**AIM OF THE TASK**
Exclude the pictures, then restate every entry below exactly.

**EXERCISE MATERIALS**
####################

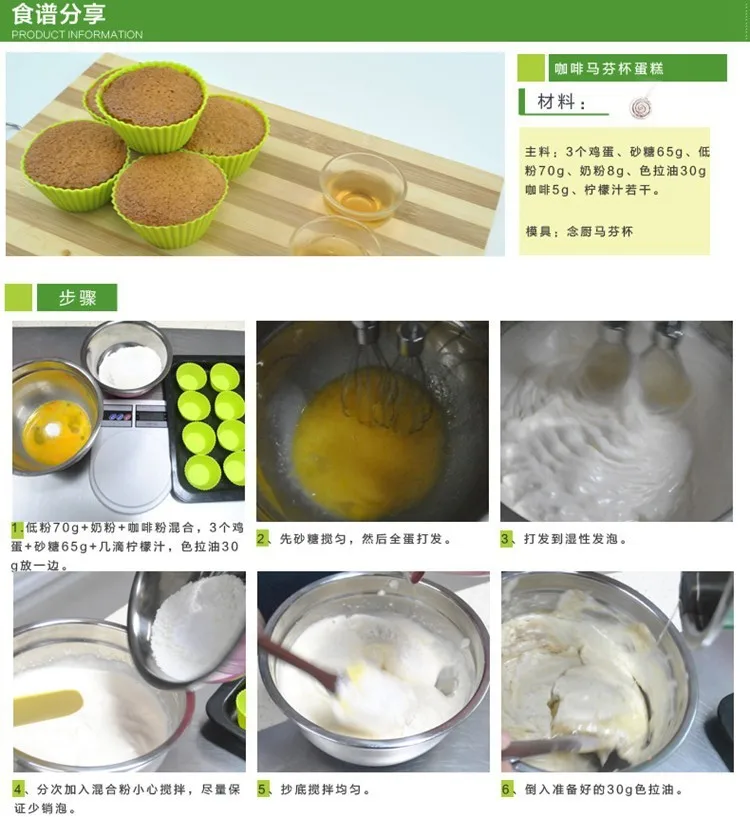 食谱分享
PRODUCT INFORMATION

咖啡马芬杯蛋糕

材料：

主料：3个鸡蛋、砂糖65g、低粉70g、奶粉8g、色拉油30g 咖啡5g、柠檬汁若干。

模具：念厨马芬杯

步骤

1、低粉70g+奶粉+咖啡粉混合，3个鸡蛋+砂糖65g+几滴柠檬汁，色拉油30g放一边。

2、先砂糖搅匀，然后全蛋打发。

3、打发到湿性发泡。

4、分次加入混合粉小心搅拌，尽量保证少销泡。

5、抄底搅拌均匀。

6、倒入准备好的30g色拉油。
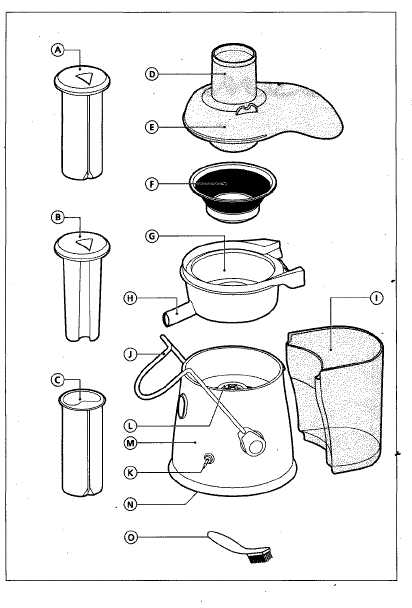 A
D
E
F
B
G
H
I
J
C
L
M
K
N
O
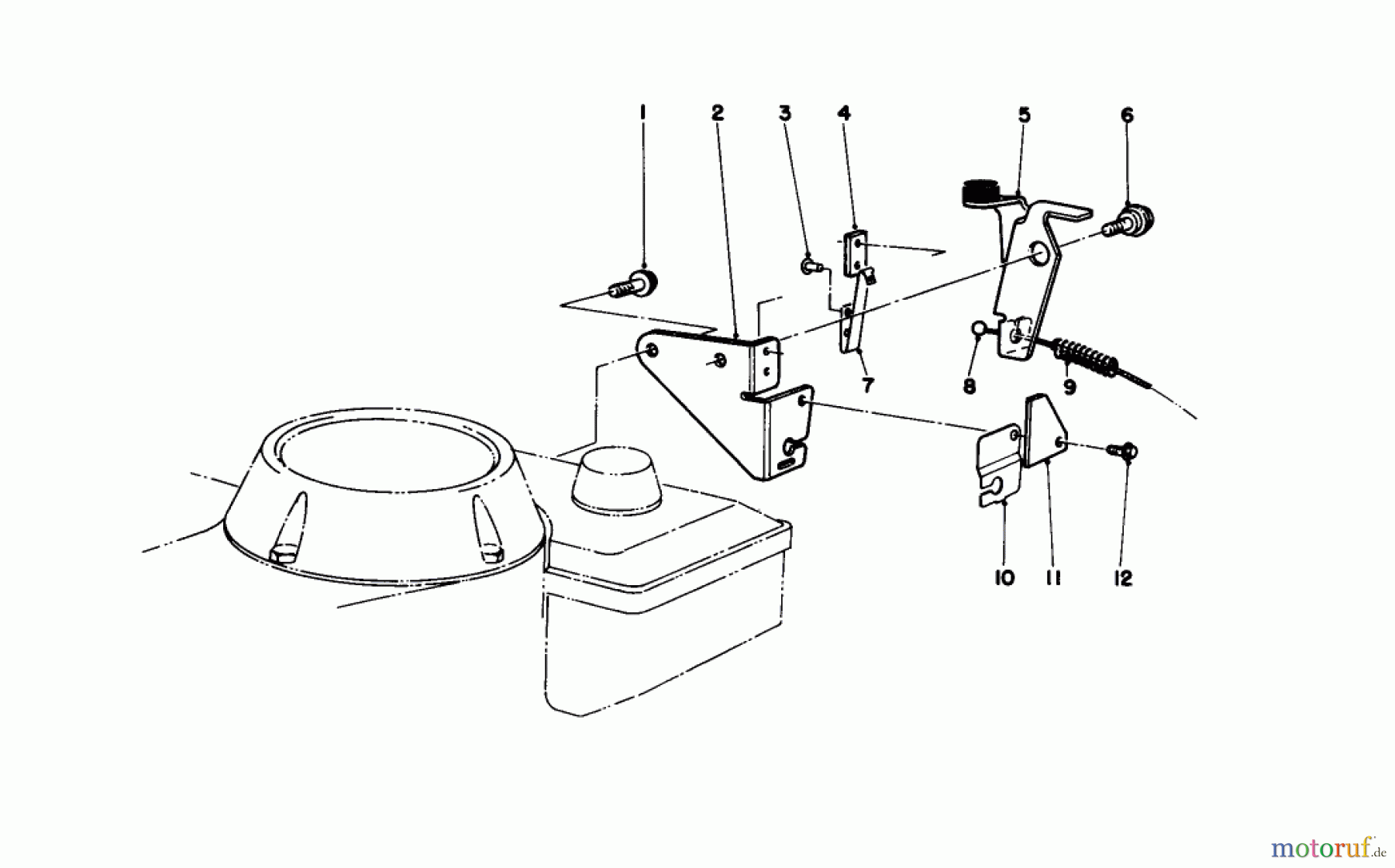 1
2
3
4
5
6
7
8
9
10
11
12
motoruf.de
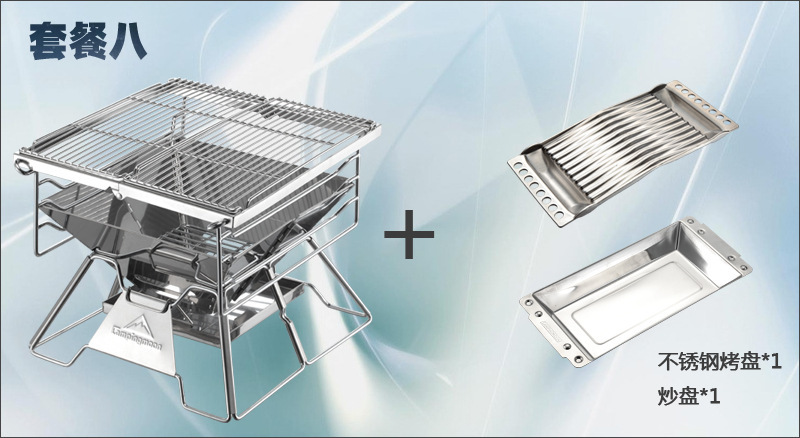 套餐八

Campingmoon

+

不锈钢烤盘*1

炒盘*1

####################

**SOLUTION**
 食谱分享
PRODUCT INFORMATION

咖啡马芬杯蛋糕

材料：

主料：3个鸡蛋、砂糖65g、低粉70g、奶粉8g、色拉油30g 咖啡5g、柠檬汁若干。

模具：念厨马芬杯

步骤

1、低粉70g+奶粉+咖啡粉混合，3个鸡蛋+砂糖65g+几滴柠檬汁，色拉油30g放一边。

2、先砂糖搅匀，然后全蛋打发。

3、打发到湿性发泡。

4、分次加入混合粉小心搅拌，尽量保证少销泡。

5、抄底搅拌均匀。

6、倒入准备好的30g色拉油。
 A
D
E
F
B
G
H
I
J
C
L
M
K
N
O
 1
2
3
4
5
6
7
8
9
10
11
12
motoruf.de
 套餐八

Campingmoon

+

不锈钢烤盘*1

炒盘*1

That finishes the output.